Paweł Borys z PFR: Rząd nie ma planu sięgnięcia w ramach walki z kryzysem po oszczędności obywateli. Czy jesteście uspokojeni? Tak myślałem.
Dzienne straty dla gospodarki z powodu wprowadzonych restrykcji - 7 miliardów zł.
J.Emilewicz podaje dane, według których w marcu 2020 zawieszono więcej firm niż zarejestrowano. Gospodarka traci 7 miliardów zł każdego dnia, co daje niemal 140 miliardów miesięcznie. Mimo to rząd nie zamierza wycofać się ze swoich pomysłów i ewentualne "luzowanie gospodarki" będzie przebiegało baaaardzo powoli. O ile do tego dożyjemy...

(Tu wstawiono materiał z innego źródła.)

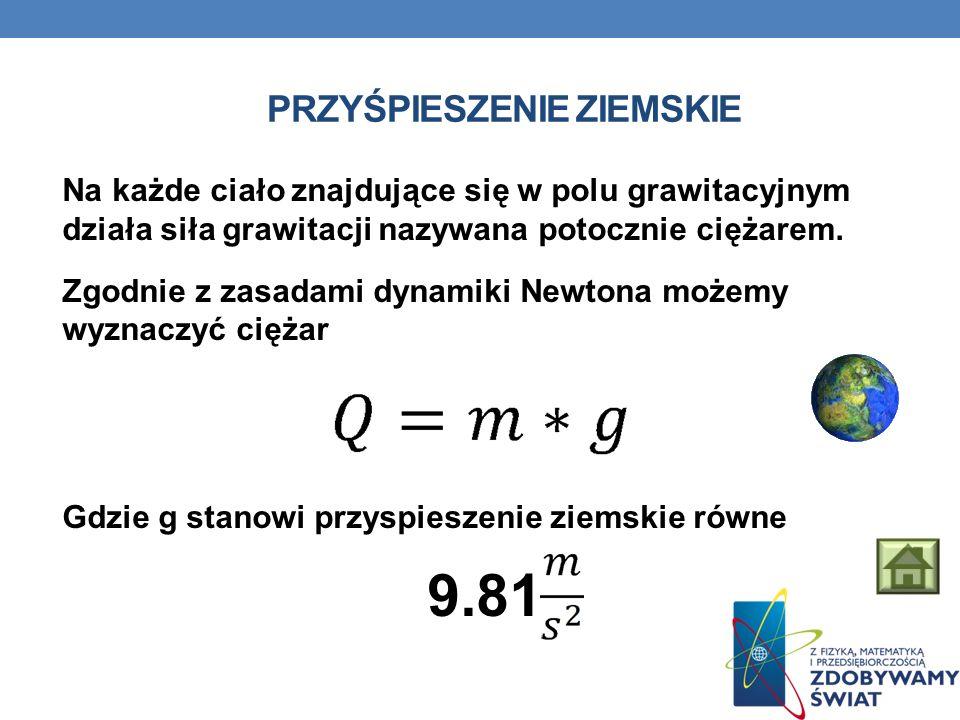 PRZYŚPIESZENIE ZIEMSKIE Na każde ciało znajdujące się w polu grawitacyjnym działa siła grawitacji nazywana potocznie ciężarem. Zgodnie z zasadami dyna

Rząd zabił kurę znoszącą złote jajka.
Małe i średnie przedsiębiorstwa odpowiadają(ły?) za zatrudnienie ponad 2/3 osób pracujących i za 3/4 PKB. 96% z nich to mikrofirmy. To w nie najbardziej uderzyło zamknięcie gospodarki. Wiele z nich zostanie zamkniętych, a tym samym rząd nie dostanie podatków w postaci ZUSu, VATu itp. Kasa państwa jest pusta, co potwierdza wykup obligacji przez NBP w ostatnim miesiącu na kwotę blisko 60 miliardów zł. Jak długo budżet będzie można łatać drukowaniem pieniędzy?
Powtórka z Cypru?
Kilka lat temu Cypryjczycy zostali oskubani przez swój (no właśnie swój?) rząd. Oszczędności trzymane w bankach zostały "opodatkowane": 6,75% do 100 000 euro i 9,9% powyżej tej kwoty. Czy możemy spodziewać się tego scenariusza w Polsce? Pokusa dla rządzących będzie ogromna, bo w bankach mamy odłożone ponad bilion zł.
Polacy wypłacają gotówkę.
Mimo, że na każdym kroku zachęca nas się do bezpiecznych transakcji kartami bankomatowymi to Polacy wypłacają ogromne ilości gotówki. W zeszłym roku w obiegu było 238 miliardów gotówki. Teraz jest to aż 269 miliardów. Czy niektórzy przeczuwają do czego może posunąć się rząd, kiedy zabraknie mu pieniędzy?